Son programme pour la présidence
Pour le nouveau président, l'UCM doit poursuivre l'adaptation de ses structures à l'importance qu'elle a acquise. Les règles de fonctionnement entre les provinces – dont l'autonomie est réaffirmée – et la structure nationale doivent être mieux définies. De même, les liens entre les métiers de services et le mouvement de défense et de représentation doivent être renforcés en conservant l'état d'esprit qui est l'âme de l'UCM : aider les indépendants et les PME à chaque étape de leur vie. "Je ne considère pas que nous avons des clients, mais des affiliés", aime à dire le nouveau président.
Il n'y aura pas de rupture, non plus, dans l'action de l'UCM auprès du monde politique et dans les milieux socio-économiques.
Les axes prioritaires
L'UCM continuera à valoriser les entrepreneurs indépendants. Les "petits" sont devenus les plus gros employeurs. Ils sont le levier de la croissance. Ils ont droit à un cadre favorable, qui respecte le travail et la prise de risque. "Un chef de PME n'est pas un profiteur s'il réussit et un imbécile s'il échoue."
Cela passe par un statut social correct. Malgré de solides avancées, la protection des indépendants contre les aléas de la vie reste insuffisante et lacunaire. Une amélioration doit se faire sans augmenter la charge sur le travail (cotisations), mais prioritairement en rééquilibrant le financement alternatif de la Sécu, payé par tous et qui profite essentiellement aux salariés. Le calcul des cotisations sur l'année en cours et non plus antépénultième (2009 pour 2012) est important pour lutter contre la précarité. Il faut y passer au plus vite.
Le nouveau président insiste pour un traitement différencié des indépendants et des PME. Une petite entreprise n'est pas une grande en modèle réduit. Les réalités sont très différentes. Cela justifie des taux d'impôts et de cotisations sociales moins élevés, des règles plus souples pour la gestion du personnel, une application systématique du "Small Business Act" européen, qui veut que l'on pense d'abord aux "petits". La transformation des guichets d'entreprises en réels guichets uniques, dûment financés, est impérative.

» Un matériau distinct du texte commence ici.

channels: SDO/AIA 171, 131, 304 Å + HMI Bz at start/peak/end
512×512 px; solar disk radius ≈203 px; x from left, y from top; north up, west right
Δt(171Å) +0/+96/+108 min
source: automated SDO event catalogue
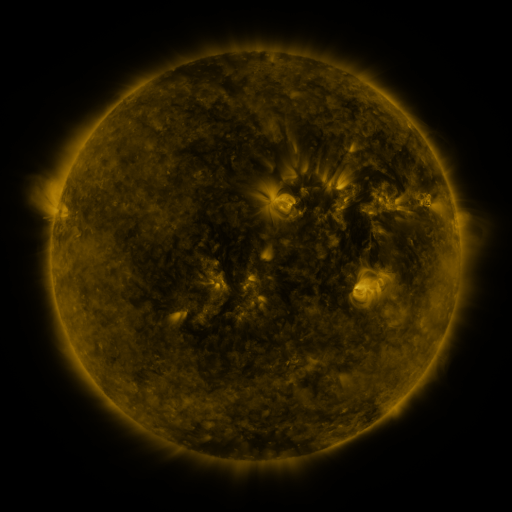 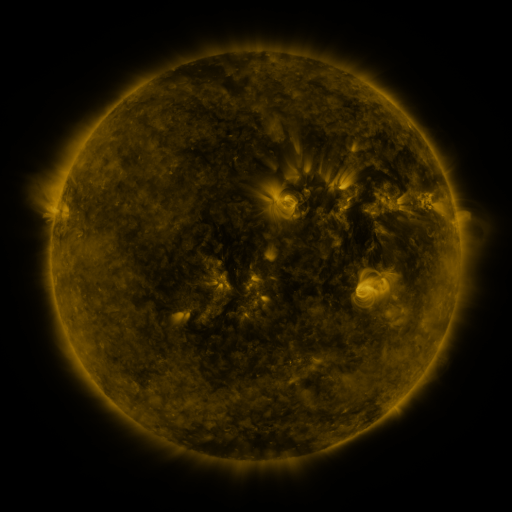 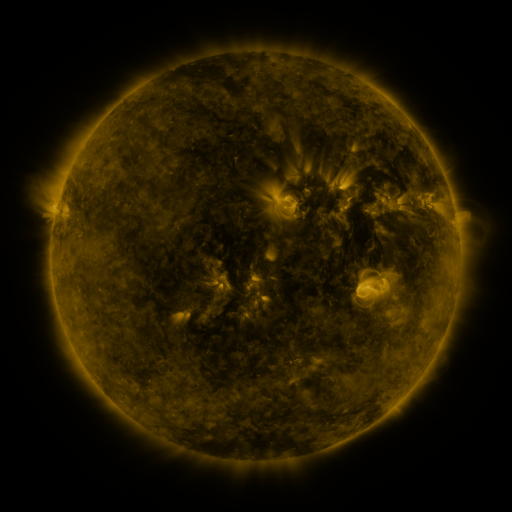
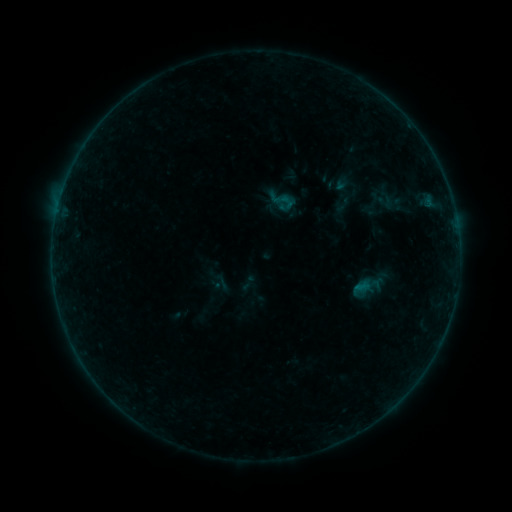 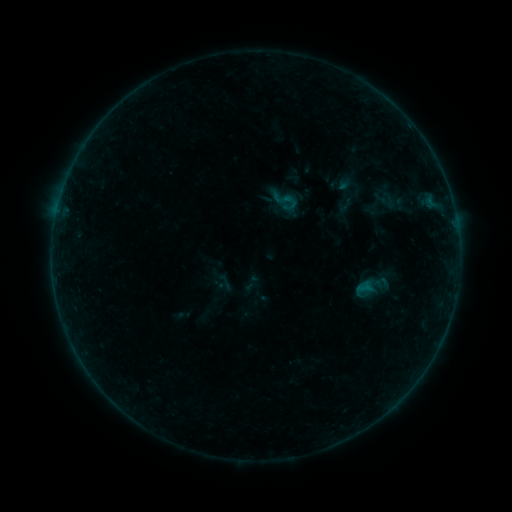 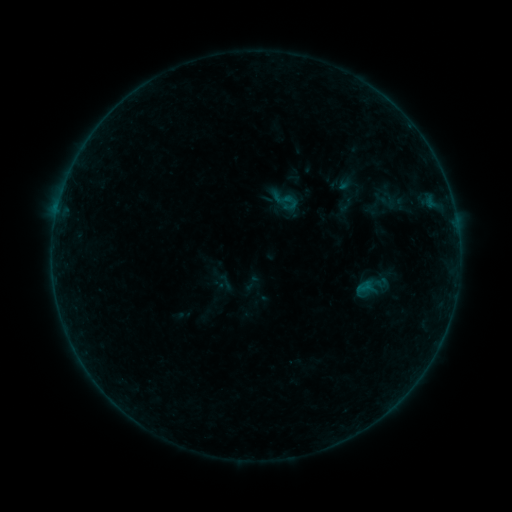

Enfin, l'UCM plaidera pour des plans de développement en Wallonie et à Bruxelles, axés sur les PME. Elle sera attentive à un transfert harmonieux aux Régions des allocations familiales.
Travailler en réseau
Pour faire progresser ses idées, Philippe Godfroid veut renforcer les collaborations avec les autres fédérations patronales (FEB, UWE, Unizo....), mais aussi avec les organisations professionnelles et sectorielles, ainsi qu'avec les organismes impliqués dans la vie des PME (ASE, Awex, Forem, Actiris, IFAPME, Atrium...).
Il entend aussi renforcer la présence de l'UCM à Bruxelles, Région capitale qui ne doit pas être coupée de la Wallonie.
Les relations avec les affiliés doivent évoluer avec une multiplication des lieux d'échanges, d'événements et d'initiatives (sondages, baromètres...) qui permettent de mieux prendre le pouls de ceux pour qui l'UCM existe et travaille.